Work required ::
Write out every one of the following entries again word for word, omitting the pictures from your reply.

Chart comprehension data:
════

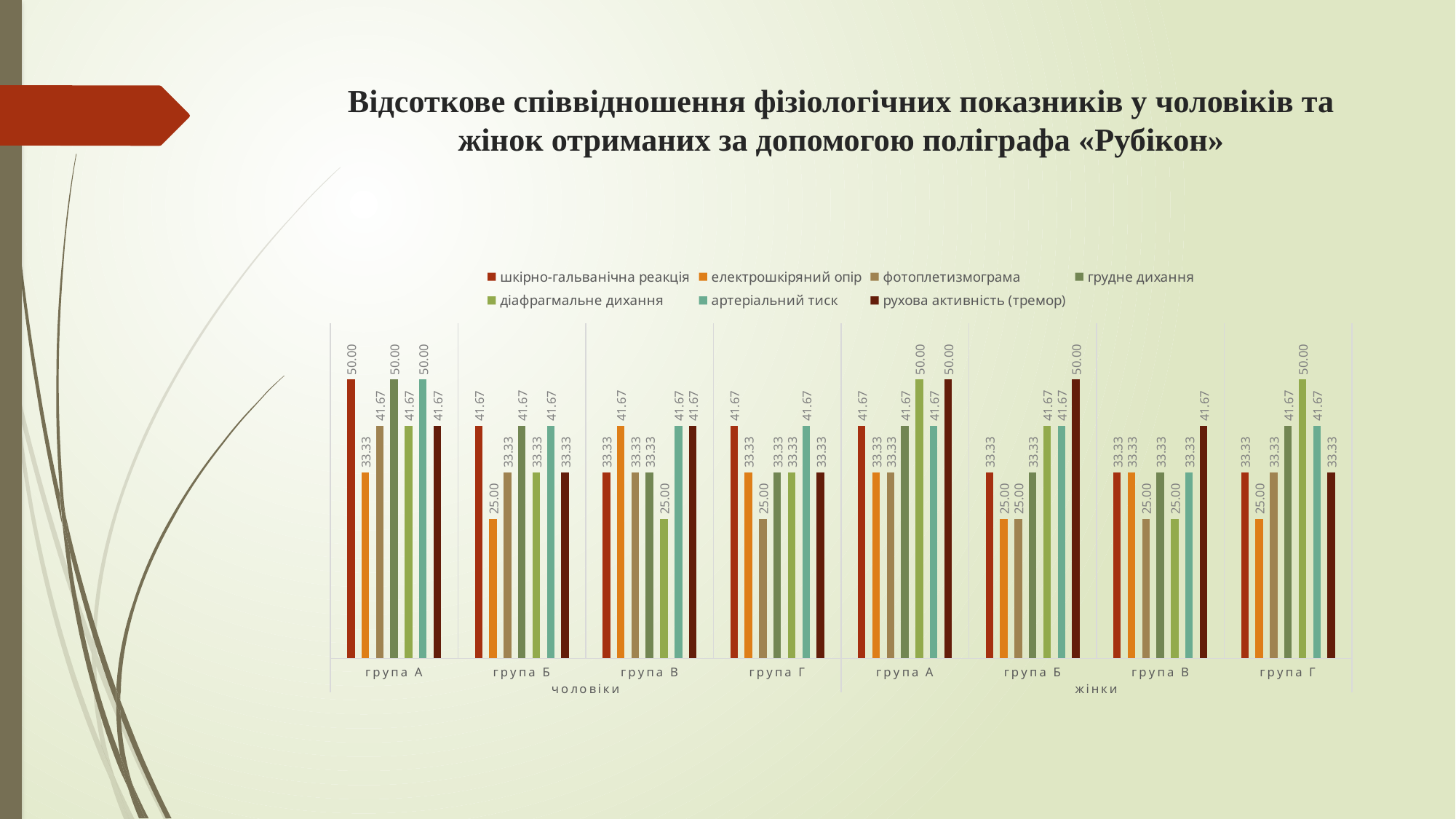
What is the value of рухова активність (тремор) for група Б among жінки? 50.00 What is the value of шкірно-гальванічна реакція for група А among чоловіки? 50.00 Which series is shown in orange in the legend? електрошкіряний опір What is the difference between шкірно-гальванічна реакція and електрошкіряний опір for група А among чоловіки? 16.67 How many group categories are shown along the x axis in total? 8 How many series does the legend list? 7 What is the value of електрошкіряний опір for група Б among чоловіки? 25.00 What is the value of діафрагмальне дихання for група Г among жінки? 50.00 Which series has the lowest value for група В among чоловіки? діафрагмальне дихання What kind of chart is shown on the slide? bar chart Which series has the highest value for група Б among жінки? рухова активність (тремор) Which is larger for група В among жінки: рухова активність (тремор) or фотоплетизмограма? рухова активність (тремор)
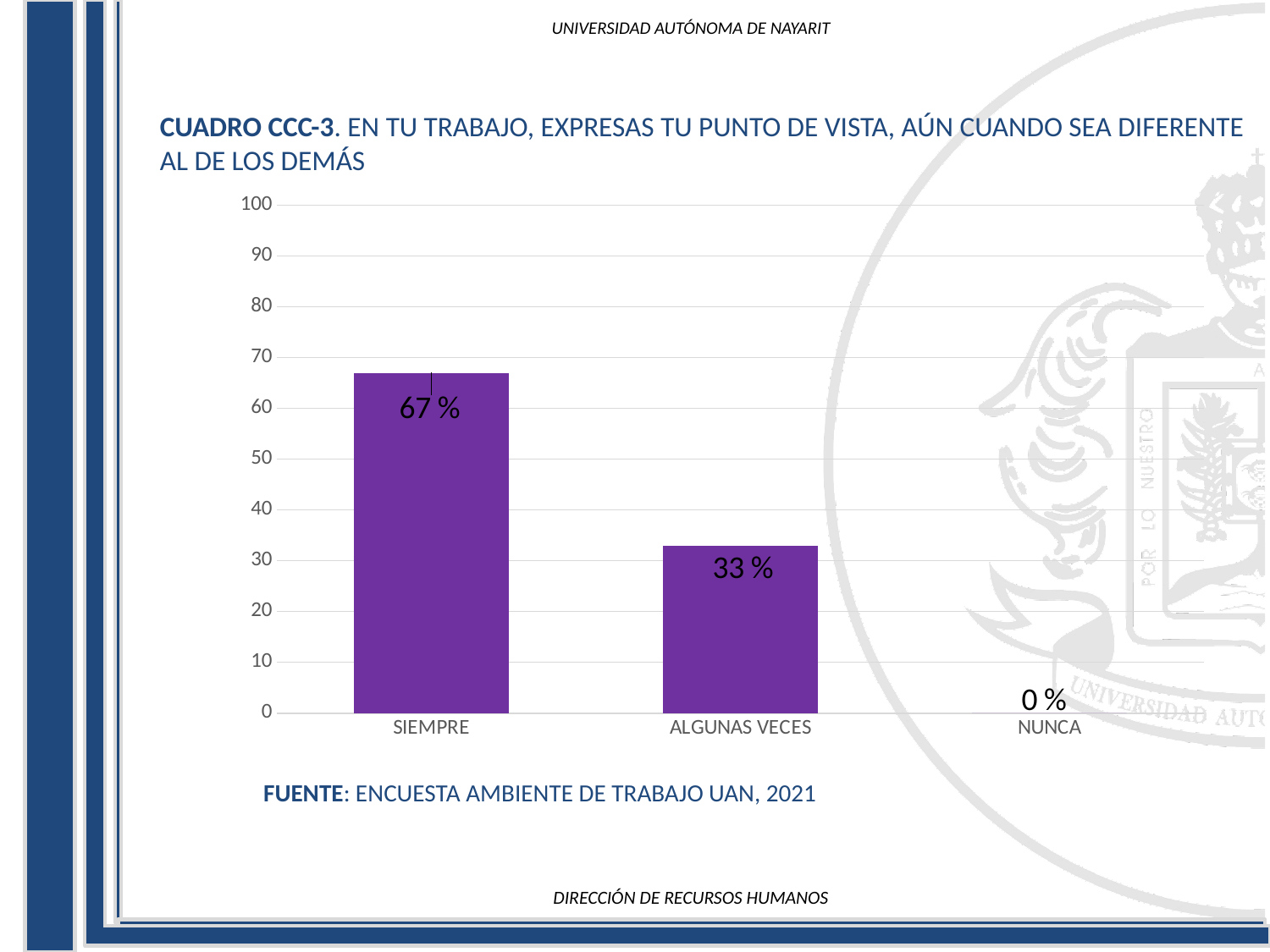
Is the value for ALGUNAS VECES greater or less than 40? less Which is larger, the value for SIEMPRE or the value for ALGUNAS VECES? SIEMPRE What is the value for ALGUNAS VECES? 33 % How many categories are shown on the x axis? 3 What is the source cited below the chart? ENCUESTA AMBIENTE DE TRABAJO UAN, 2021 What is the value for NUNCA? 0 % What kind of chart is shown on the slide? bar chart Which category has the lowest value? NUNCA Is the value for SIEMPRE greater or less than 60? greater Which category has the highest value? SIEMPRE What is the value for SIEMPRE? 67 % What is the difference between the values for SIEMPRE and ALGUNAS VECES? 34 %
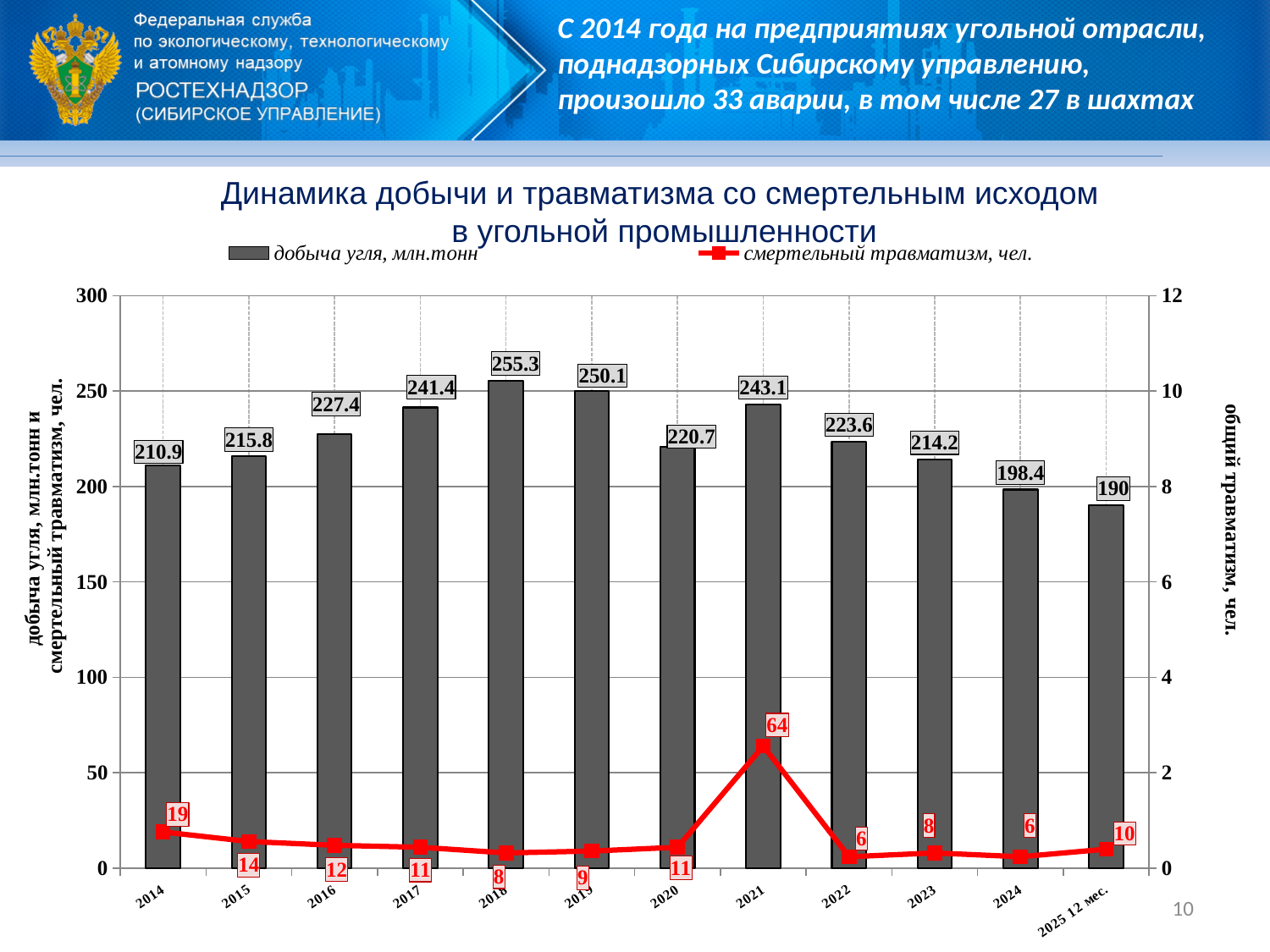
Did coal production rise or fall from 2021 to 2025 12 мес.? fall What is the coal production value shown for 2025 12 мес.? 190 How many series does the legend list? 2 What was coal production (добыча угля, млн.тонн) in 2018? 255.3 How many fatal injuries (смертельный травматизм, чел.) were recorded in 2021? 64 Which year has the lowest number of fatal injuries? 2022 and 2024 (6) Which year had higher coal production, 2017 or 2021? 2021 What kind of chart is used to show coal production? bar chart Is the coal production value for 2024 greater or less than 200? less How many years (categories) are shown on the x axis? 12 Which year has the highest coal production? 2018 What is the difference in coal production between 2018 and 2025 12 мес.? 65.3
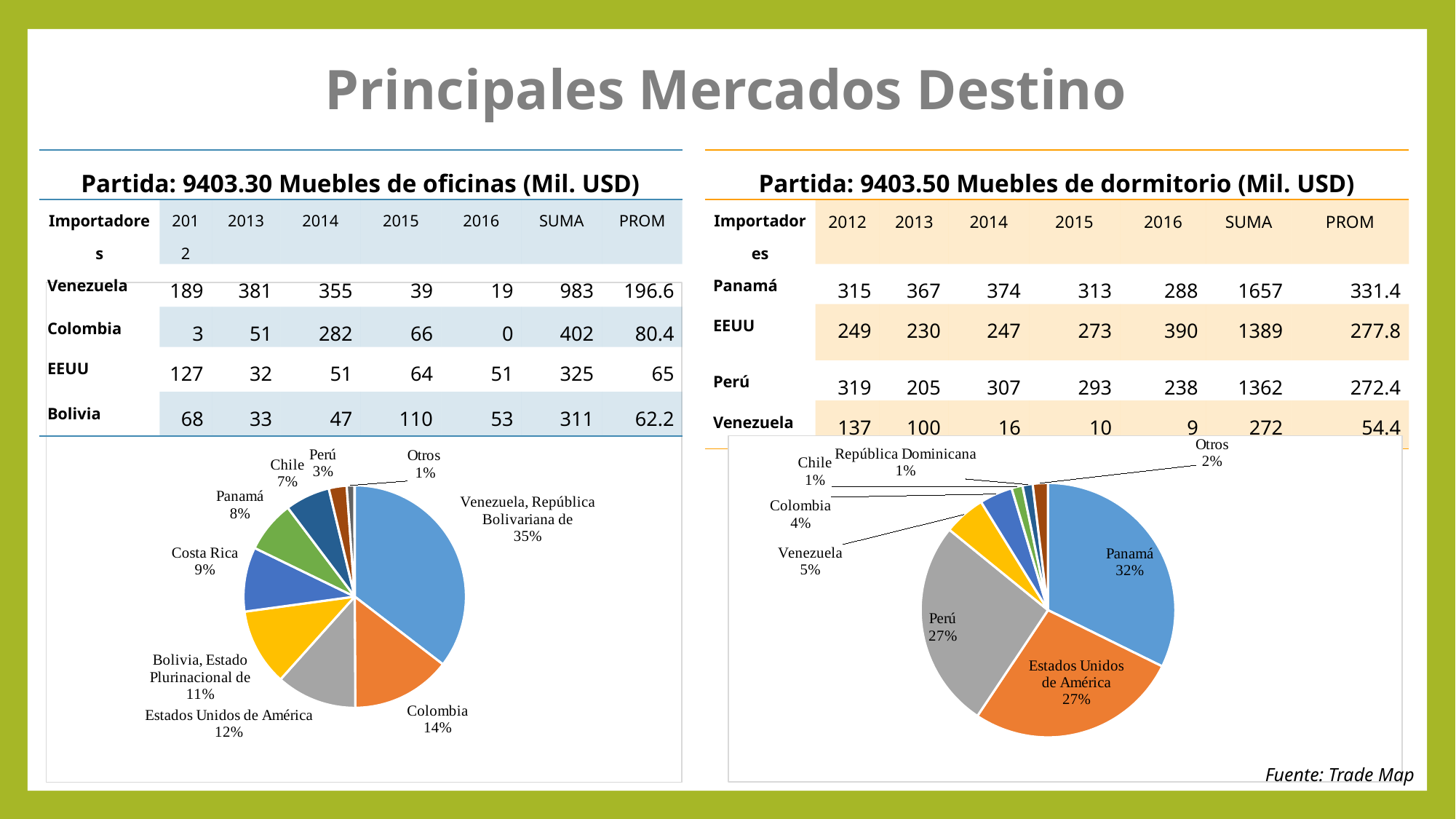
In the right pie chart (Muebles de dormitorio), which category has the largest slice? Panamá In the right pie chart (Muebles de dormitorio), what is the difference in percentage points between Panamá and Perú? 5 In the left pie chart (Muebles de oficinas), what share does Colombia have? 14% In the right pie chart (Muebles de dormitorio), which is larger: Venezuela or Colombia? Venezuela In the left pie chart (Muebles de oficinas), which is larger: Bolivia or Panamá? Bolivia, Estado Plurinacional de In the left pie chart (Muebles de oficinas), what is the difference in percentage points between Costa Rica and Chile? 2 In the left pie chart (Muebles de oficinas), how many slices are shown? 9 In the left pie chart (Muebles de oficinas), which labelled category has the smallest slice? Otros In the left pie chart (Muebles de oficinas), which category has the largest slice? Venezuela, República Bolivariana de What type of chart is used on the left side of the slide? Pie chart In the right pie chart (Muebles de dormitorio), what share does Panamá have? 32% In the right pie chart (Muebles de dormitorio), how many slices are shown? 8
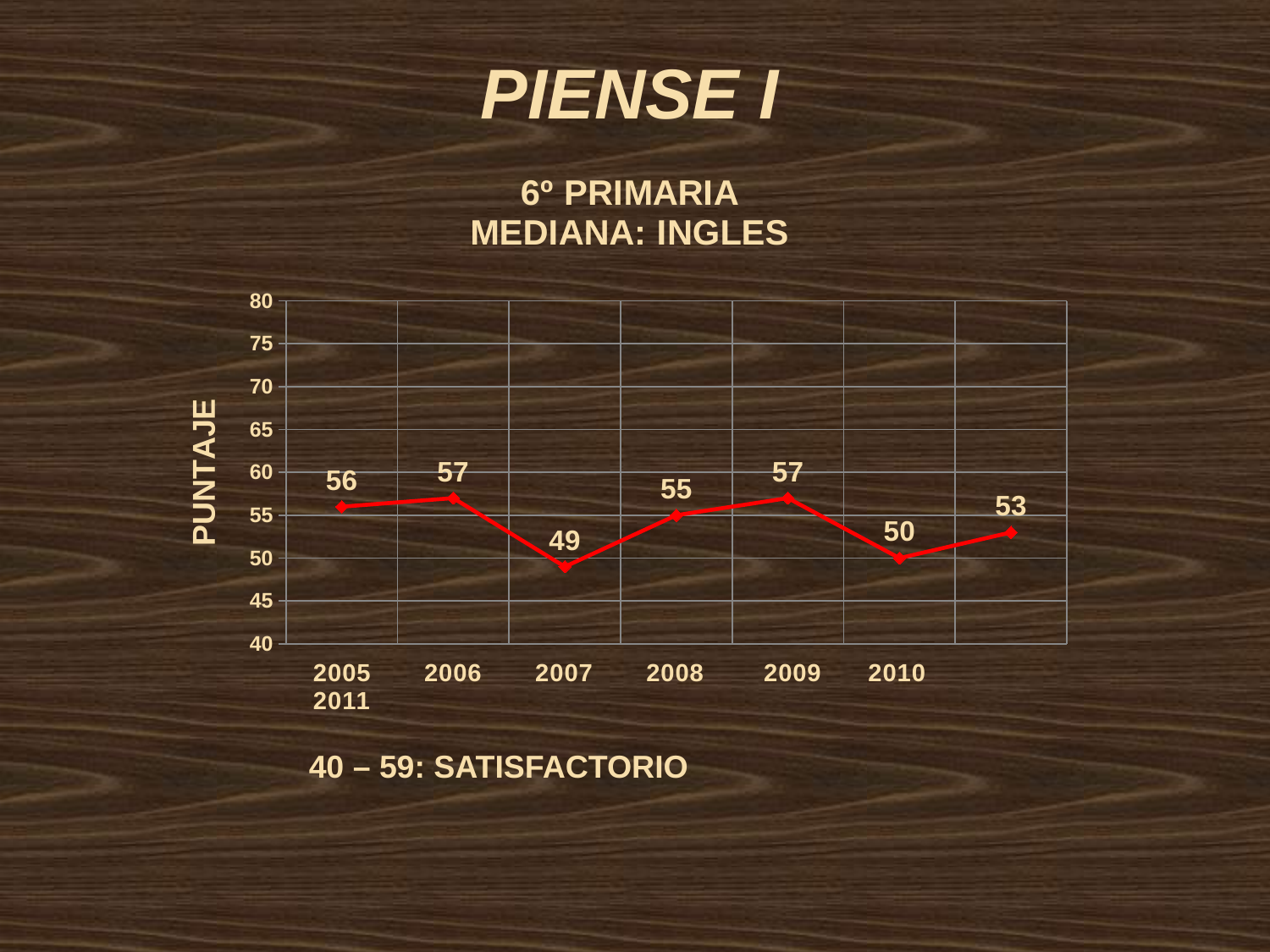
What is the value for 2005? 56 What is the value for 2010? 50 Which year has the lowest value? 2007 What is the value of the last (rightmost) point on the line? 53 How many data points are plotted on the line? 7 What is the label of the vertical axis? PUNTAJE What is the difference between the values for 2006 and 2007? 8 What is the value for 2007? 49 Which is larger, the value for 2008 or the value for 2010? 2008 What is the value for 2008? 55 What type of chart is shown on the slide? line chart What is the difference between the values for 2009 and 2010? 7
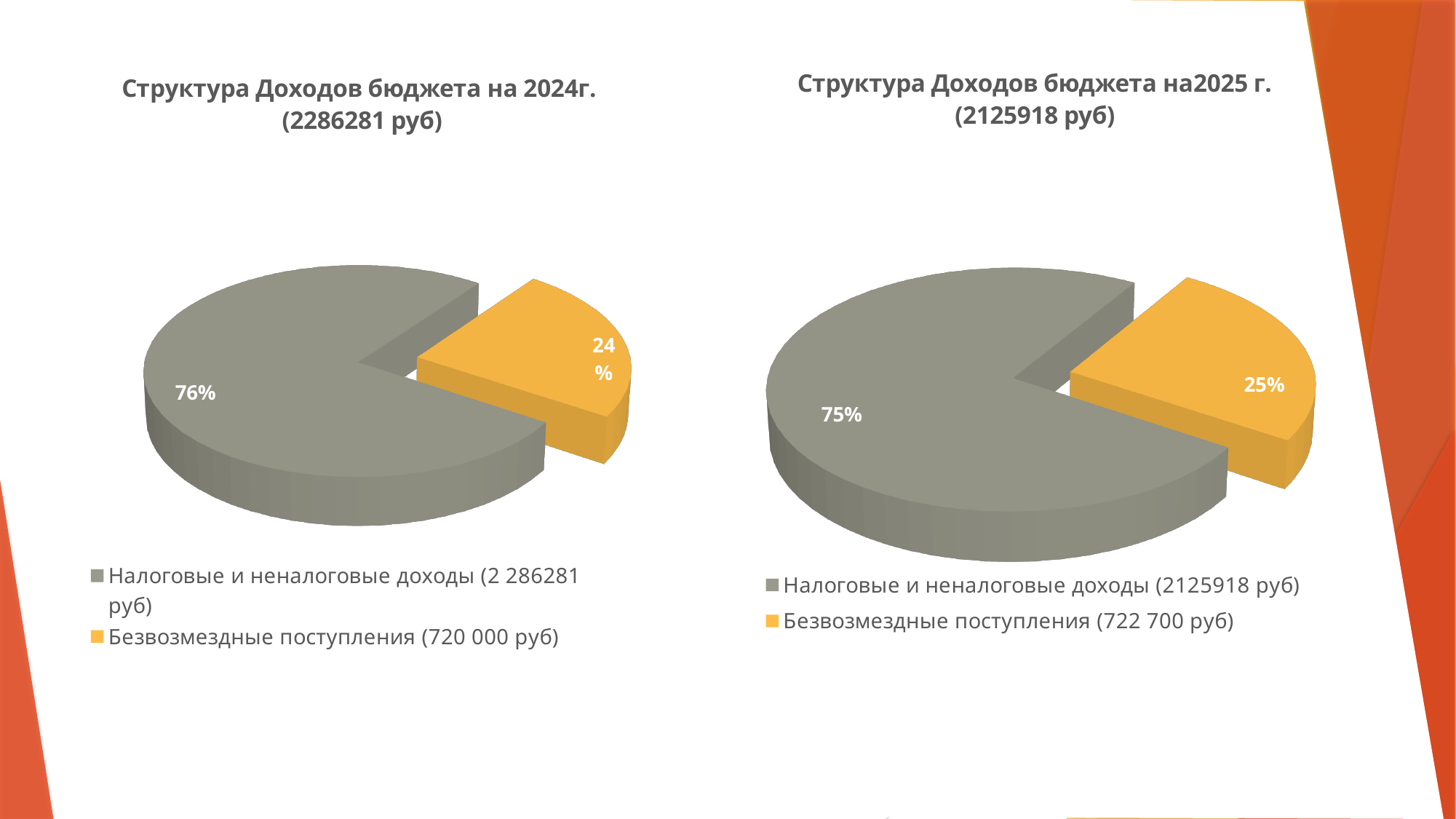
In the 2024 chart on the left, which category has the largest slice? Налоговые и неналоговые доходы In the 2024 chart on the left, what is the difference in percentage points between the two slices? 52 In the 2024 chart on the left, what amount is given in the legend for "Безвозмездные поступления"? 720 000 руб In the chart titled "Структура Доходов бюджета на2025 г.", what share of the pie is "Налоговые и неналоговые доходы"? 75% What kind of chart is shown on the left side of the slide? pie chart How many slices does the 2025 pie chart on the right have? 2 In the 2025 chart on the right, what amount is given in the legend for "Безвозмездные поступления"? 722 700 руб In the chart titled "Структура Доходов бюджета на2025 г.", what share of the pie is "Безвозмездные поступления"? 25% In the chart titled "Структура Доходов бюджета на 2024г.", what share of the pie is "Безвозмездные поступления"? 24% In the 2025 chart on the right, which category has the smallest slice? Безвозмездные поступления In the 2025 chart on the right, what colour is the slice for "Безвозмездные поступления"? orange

════

Result ::
What is the value of рухова активність (тремор) for група Б among жінки? 50.00 What is the value of шкірно-гальванічна реакція for група А among чоловіки? 50.00 Which series is shown in orange in the legend? електрошкіряний опір What is the difference between шкірно-гальванічна реакція and електрошкіряний опір for група А among чоловіки? 16.67 How many group categories are shown along the x axis in total? 8 How many series does the legend list? 7 What is the value of електрошкіряний опір for група Б among чоловіки? 25.00 What is the value of діафрагмальне дихання for група Г among жінки? 50.00 Which series has the lowest value for група В among чоловіки? діафрагмальне дихання What kind of chart is shown on the slide? bar chart Which series has the highest value for група Б among жінки? рухова активність (тремор) Which is larger for група В among жінки: рухова активність (тремор) or фотоплетизмограма? рухова активність (тремор)
Is the value for ALGUNAS VECES greater or less than 40? less Which is larger, the value for SIEMPRE or the value for ALGUNAS VECES? SIEMPRE What is the value for ALGUNAS VECES? 33 % How many categories are shown on the x axis? 3 What is the source cited below the chart? ENCUESTA AMBIENTE DE TRABAJO UAN, 2021 What is the value for NUNCA? 0 % What kind of chart is shown on the slide? bar chart Which category has the lowest value? NUNCA Is the value for SIEMPRE greater or less than 60? greater Which category has the highest value? SIEMPRE What is the value for SIEMPRE? 67 % What is the difference between the values for SIEMPRE and ALGUNAS VECES? 34 %
Did coal production rise or fall from 2021 to 2025 12 мес.? fall What is the coal production value shown for 2025 12 мес.? 190 How many series does the legend list? 2 What was coal production (добыча угля, млн.тонн) in 2018? 255.3 How many fatal injuries (смертельный травматизм, чел.) were recorded in 2021? 64 Which year has the lowest number of fatal injuries? 2022 and 2024 (6) Which year had higher coal production, 2017 or 2021? 2021 What kind of chart is used to show coal production? bar chart Is the coal production value for 2024 greater or less than 200? less How many years (categories) are shown on the x axis? 12 Which year has the highest coal production? 2018 What is the difference in coal production between 2018 and 2025 12 мес.? 65.3
In the right pie chart (Muebles de dormitorio), which category has the largest slice? Panamá In the right pie chart (Muebles de dormitorio), what is the difference in percentage points between Panamá and Perú? 5 In the left pie chart (Muebles de oficinas), what share does Colombia have? 14% In the right pie chart (Muebles de dormitorio), which is larger: Venezuela or Colombia? Venezuela In the left pie chart (Muebles de oficinas), which is larger: Bolivia or Panamá? Bolivia, Estado Plurinacional de In the left pie chart (Muebles de oficinas), what is the difference in percentage points between Costa Rica and Chile? 2 In the left pie chart (Muebles de oficinas), how many slices are shown? 9 In the left pie chart (Muebles de oficinas), which labelled category has the smallest slice? Otros In the left pie chart (Muebles de oficinas), which category has the largest slice? Venezuela, República Bolivariana de What type of chart is used on the left side of the slide? Pie chart In the right pie chart (Muebles de dormitorio), what share does Panamá have? 32% In the right pie chart (Muebles de dormitorio), how many slices are shown? 8
What is the value for 2005? 56 What is the value for 2010? 50 Which year has the lowest value? 2007 What is the value of the last (rightmost) point on the line? 53 How many data points are plotted on the line? 7 What is the label of the vertical axis? PUNTAJE What is the difference between the values for 2006 and 2007? 8 What is the value for 2007? 49 Which is larger, the value for 2008 or the value for 2010? 2008 What is the value for 2008? 55 What type of chart is shown on the slide? line chart What is the difference between the values for 2009 and 2010? 7
In the 2024 chart on the left, which category has the largest slice? Налоговые и неналоговые доходы In the 2024 chart on the left, what is the difference in percentage points between the two slices? 52 In the 2024 chart on the left, what amount is given in the legend for "Безвозмездные поступления"? 720 000 руб In the chart titled "Структура Доходов бюджета на2025 г.", what share of the pie is "Налоговые и неналоговые доходы"? 75% What kind of chart is shown on the left side of the slide? pie chart How many slices does the 2025 pie chart on the right have? 2 In the 2025 chart on the right, what amount is given in the legend for "Безвозмездные поступления"? 722 700 руб In the chart titled "Структура Доходов бюджета на2025 г.", what share of the pie is "Безвозмездные поступления"? 25% In the chart titled "Структура Доходов бюджета на 2024г.", what share of the pie is "Безвозмездные поступления"? 24% In the 2025 chart on the right, which category has the smallest slice? Безвозмездные поступления In the 2025 chart on the right, what colour is the slice for "Безвозмездные поступления"? orange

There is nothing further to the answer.